Рашель выглядела не очень довольной от этого, но и она поняла, для чего он это сделал – чтобы никто не понял, с кем он гуляет в действительности. Как по мне, все, кто знает Рашель, и так догадаются.
Нагнувшись к самому моему уху, так, что его дыхание начало щекотать мне кожу на шее, он тихо прошептал:
– А теперь сделай вид, что тебе приятно, и я скажу, что еще приклеил в твоей комнате.
Не знаю, каких сил мне стоило не завопить и не кинуться на него. Сжав зубы, я изобразила улыбку, чем немало его поразила. Да, да, я тоже могла играть, при желании – не хуже него. Просто я этого не афишировала, как и многого другого. Я, например, очень умело врала, и часто меня просили кого-нибудь отмазать перед родителями или учителями, но об этом таланте знали тоже лишь единицы. У меня не было потребности Этни иметь сотни друзей и рассказывать им о своей жизни, вплоть до подробностей. Я была скрытной, как и моя каталожная комната, которая таила в своих закутках и шкафчиках мою личность.
Рука Ирвинга жгла мою кожу своей теплотой. Казалось, что в руке он сосредоточил всю свою жизненную силу, иначе отчего мне было так горячо?

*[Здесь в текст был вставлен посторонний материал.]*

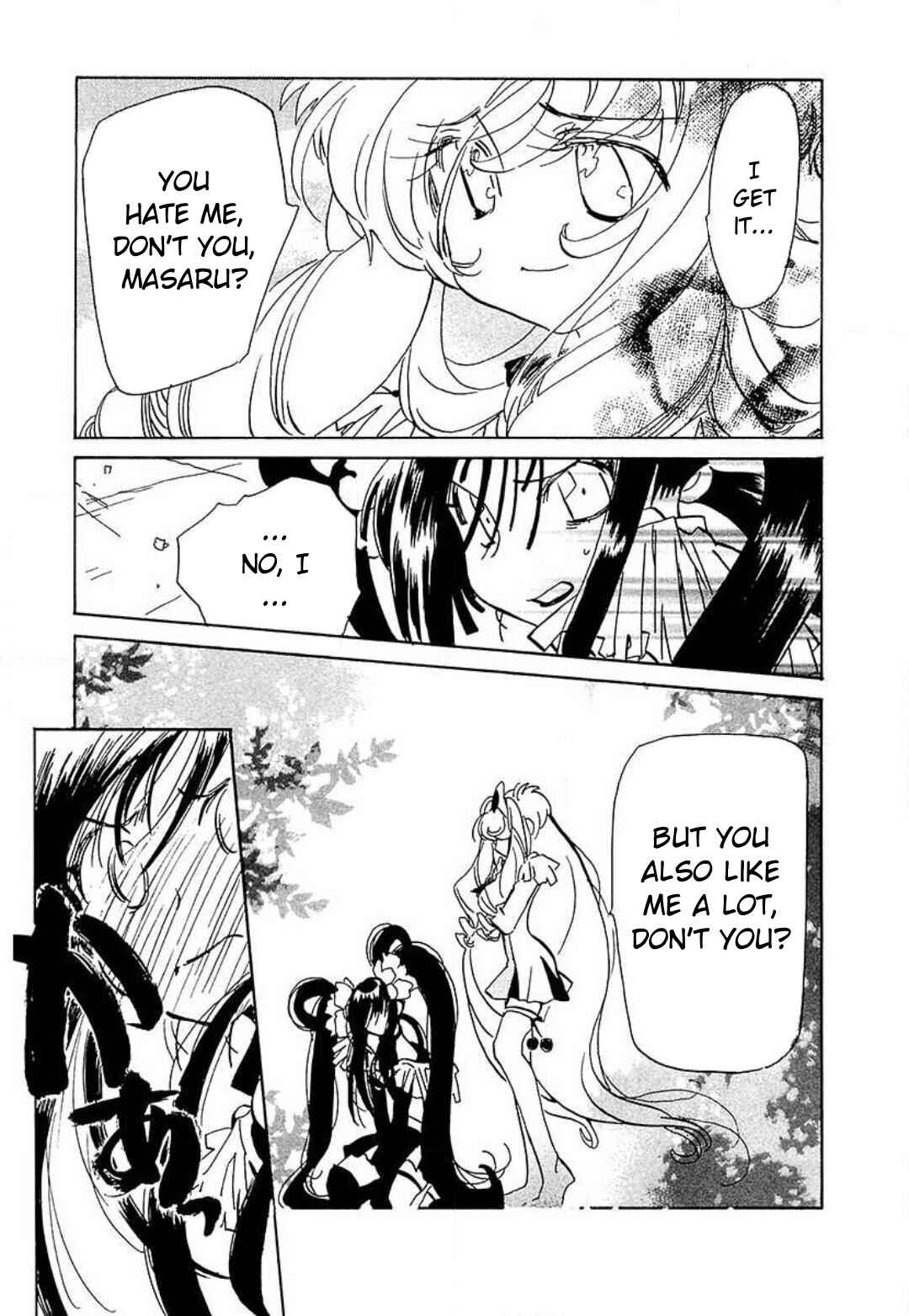Page 21 Chapter 6 Mahou Shounen Majorian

Вскоре моя рука затекла от полной обездвиженности, и теперь мне казалось, что ее будто и нет, и она полностью в плену Ирвинга. При этом я очень хотела, чтобы парень видел и понимал, как мне неприятно. А Ирвинг на это лишь кривовато усмехнулся. Все он понимал и решил позлить меня. Узурпатор, решила я, хотя и не была уверена, что это подходящее слово.

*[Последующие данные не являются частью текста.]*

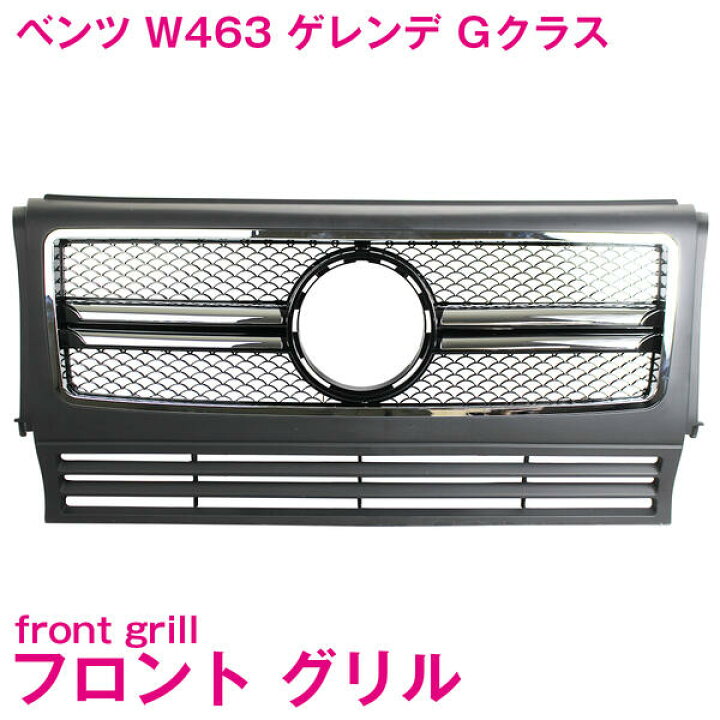 楽天市場】ベンツ W463 ゲレンデ Gクラス用 フロント グリル [ 未塗装 
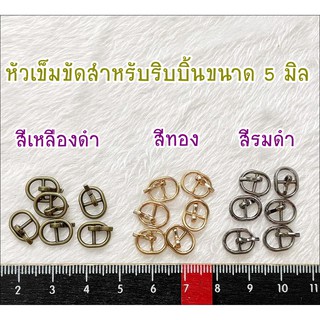 หัวเข็มขัดจิ๋ว สำหรับสายขนาด 5 มิล 10 ชิ้น ราคา 60 บาท ไม่คละสี  5 แพคขึ้นไป เหลือแพคละ 45 บาท **พร้อมส่ง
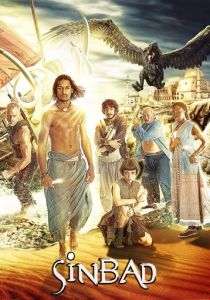 Сериал Синдбад 2012
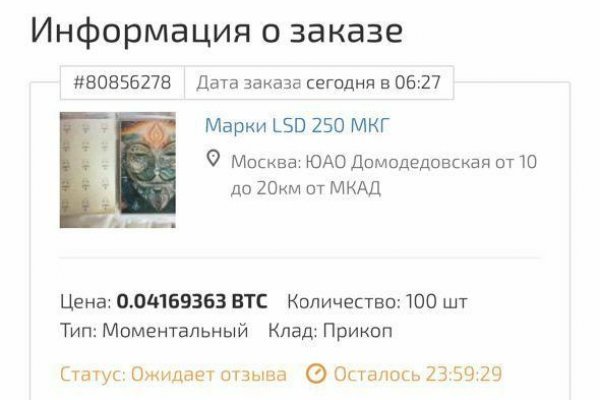 Kraken официальные зеркала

Сложности у нас начались довольно скоро, когда мы наткнулись на мою соседку Вокс и ее брата Лендона. Видимо, они лишь вернулись из отпуска, и их загорелые лица вытянулись от удивления и радости при виде меня. Полностью забыв об Ирвинге и тем более о Рашель, я кинулась к ним, беспечно скинув руку Ирвинга, но неожиданно поняла, что так и не сдвинулась с места. С нарастающим бешенством и злобой я осознала, что рука Ирвинга так и не исчезла с моего локтя. Зато Вокс и Лендон приближались, довольно-таки удивленные и настороженные, но, думаю, не так, как я. Выходка Ирвинга меня неприятно кольнула и уязвила.